**Quoted passage**

--- BEGIN ---

Index Terms—Accelerator, FPGA, embedded systems, Autoencoder, LSTM, outliers, CORDIC

### I. Introduction

With the increasing advances of science and technology in digital electronics and wireless communication, new breeds of tiny embedded systems known as wireless sensor nodes have emerged. A large collection of these devices forms a wireless sensor network (WSN). The ultimate goal of the WSNs goes beyond monitoring and data collection. Instead, it concerns timely data analysis and accurate real-time decision-making [1], [2]. Outlier detection is one of the primary motivating data analysis applications in sensor networks. Outlier is a data point that deviates significantly from the remaining data to arouse suspicions that a different mechanism generated them. The recognition of outliers provides valuable insights into the characteristics of the underlying generating system [3]. Although a central network entity could do the task of outlier detection, such a scheme tends to cause inefficient resource utilization and undesirable delay. Therefore, pushing outlier detection to the network's edge would be suitable for improving resource utilization and system responsiveness. Typically, WSN systems are resource-constrained. A significant proportion of network resources are consumed by data transmission. Therefore, a well-designed outlier detection algorithm could reduce the number of data transmissions while ensuring data accuracy.

Deep neural networks (DNNs) have recently become the standard tool for solving various practical problems with state-of-art performance [4]. For example, Deep Autoencoder (DAE), a feed-forward multi-layer neural network for feature

learning, has greatly impacted areas such as speech recognition, object recognition, and natural language processing [5], [6]. DAE's primary objective is to learn a map from the input to itself through a pair of encoding and decoding phases. The learned mapping could then be used as an input to another machine learning model. Recurrent Neural Networks (RNNs) are another subset of DNNs capable of handling long-term dependencies, making them useful for sequential data processing [6], [7]. RNNs are fully connected single or multi-layer networks with complex neurons and internal states at each time step that enable them to build a memory of time-series events. The prediction accuracy of RNNs is further improved by introducing gating units to let information through the network optionally. Long Short-Term Memory (LSTM) and Gated Recurrent Unit (GRU) are the most popular gated variants of RNNs nowadays.

--- END ---

**Supplied information**
--- BEGIN ---

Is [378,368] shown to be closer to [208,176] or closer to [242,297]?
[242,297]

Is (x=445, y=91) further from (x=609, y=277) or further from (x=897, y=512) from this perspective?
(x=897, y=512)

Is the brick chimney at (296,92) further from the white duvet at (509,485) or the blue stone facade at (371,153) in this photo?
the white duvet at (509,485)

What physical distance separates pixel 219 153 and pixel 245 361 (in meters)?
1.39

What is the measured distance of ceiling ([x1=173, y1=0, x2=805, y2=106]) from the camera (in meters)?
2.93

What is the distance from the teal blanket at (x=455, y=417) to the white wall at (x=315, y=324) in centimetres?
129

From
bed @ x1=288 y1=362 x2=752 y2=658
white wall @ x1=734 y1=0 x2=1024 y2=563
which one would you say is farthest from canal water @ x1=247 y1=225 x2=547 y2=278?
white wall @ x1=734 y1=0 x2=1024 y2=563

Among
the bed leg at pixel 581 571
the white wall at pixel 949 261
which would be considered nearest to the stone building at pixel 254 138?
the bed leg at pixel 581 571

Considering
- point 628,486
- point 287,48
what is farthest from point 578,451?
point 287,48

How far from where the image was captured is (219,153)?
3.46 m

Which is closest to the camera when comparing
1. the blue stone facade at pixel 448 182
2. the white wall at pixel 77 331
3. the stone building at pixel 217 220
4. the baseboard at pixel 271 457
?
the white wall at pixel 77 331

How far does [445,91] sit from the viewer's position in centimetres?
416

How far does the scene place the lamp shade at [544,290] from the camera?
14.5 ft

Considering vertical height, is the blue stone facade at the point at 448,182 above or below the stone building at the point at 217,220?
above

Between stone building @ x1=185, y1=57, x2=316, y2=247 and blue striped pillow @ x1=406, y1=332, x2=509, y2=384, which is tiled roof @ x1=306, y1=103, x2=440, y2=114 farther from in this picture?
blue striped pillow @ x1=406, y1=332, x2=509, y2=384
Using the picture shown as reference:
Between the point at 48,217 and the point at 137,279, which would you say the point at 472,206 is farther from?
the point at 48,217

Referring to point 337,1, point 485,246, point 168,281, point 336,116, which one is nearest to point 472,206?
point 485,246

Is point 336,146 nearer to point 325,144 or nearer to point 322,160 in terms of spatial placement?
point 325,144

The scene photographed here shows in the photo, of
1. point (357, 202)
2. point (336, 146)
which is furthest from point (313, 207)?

--- END ---

**To-do list**
(a) Show each line of the records in which the string "shown" appears.
(b) Continue the introduction on outlier detection in wireless sensor networks, picking up right after its final sentence.
The records are unrelated to the text on outlier detection in wireless sensor networks.

**Outputs by task**
(a)
Is [378,368] shown to be closer to [208,176] or closer to [242,297]?
Using the picture shown as reference:

(b)
Deploying DNNs on resource-constrained devices require hardware implementations that are energy efficient. Hardware architectures on resource-constrained devices and embedded systems face the constraint of computing resources, reduced memory, and memory bandwidth. Therefore, reducing the computation complexity is critical for the intended networks running on these platforms. Proposed methods to reduce the computation complexity of DNNs include quantization, pruning, and special hardware modules. Quantization of weights or activations helps to reduce the area of arithmetic units and memory requirement [8]-[10]. Special hardware modules such as multipliers that are based on Look-Up Tables (LUTs) can also be used for area reduction in networks with low bit precision parameters [11]. Additionally, pruning connections with small weight values using special training methods could help in creating networks with a small number of parameters

Inspired by the success of Deep neural networks in solving various practical problems, this work explores the integration of DAE and LSTM networks for outlier detection on resource-constrained devices. The proposed solution consists of a fine-tuned deep Autoencoder to extract the latent features in sensor data followed by an LSTM network to predict the next step and detect outliers in real-time. Our contributions in this work are:

 A novel two-stage hardware architecture for real-time outlier detection in time series data based on Autoencoder and LSTM networks.

- A low complexity FPGA-based implementation of the proposed architecture utilizing quantization, activation pipelining, and special hardware modules based on the Coordinate rotation digital computer algorithm (CORDIC).
- Validation of the implemented architecture on the Xilinx PYNQ-Z1 development board using meteorological dataset collected using a multi-hop WSN.

The rest of the paper is organized as follows. Section II gives an overview of the proposed Autoencoder-LSTM outlier detection system. Section III describes the accelerator architecture and its implementation on the Xilinx PYNQ-Z1 development board. Section IV discuss experimental results in addition to performance/complexity tradeoffs. Finally, section V concludes the paper.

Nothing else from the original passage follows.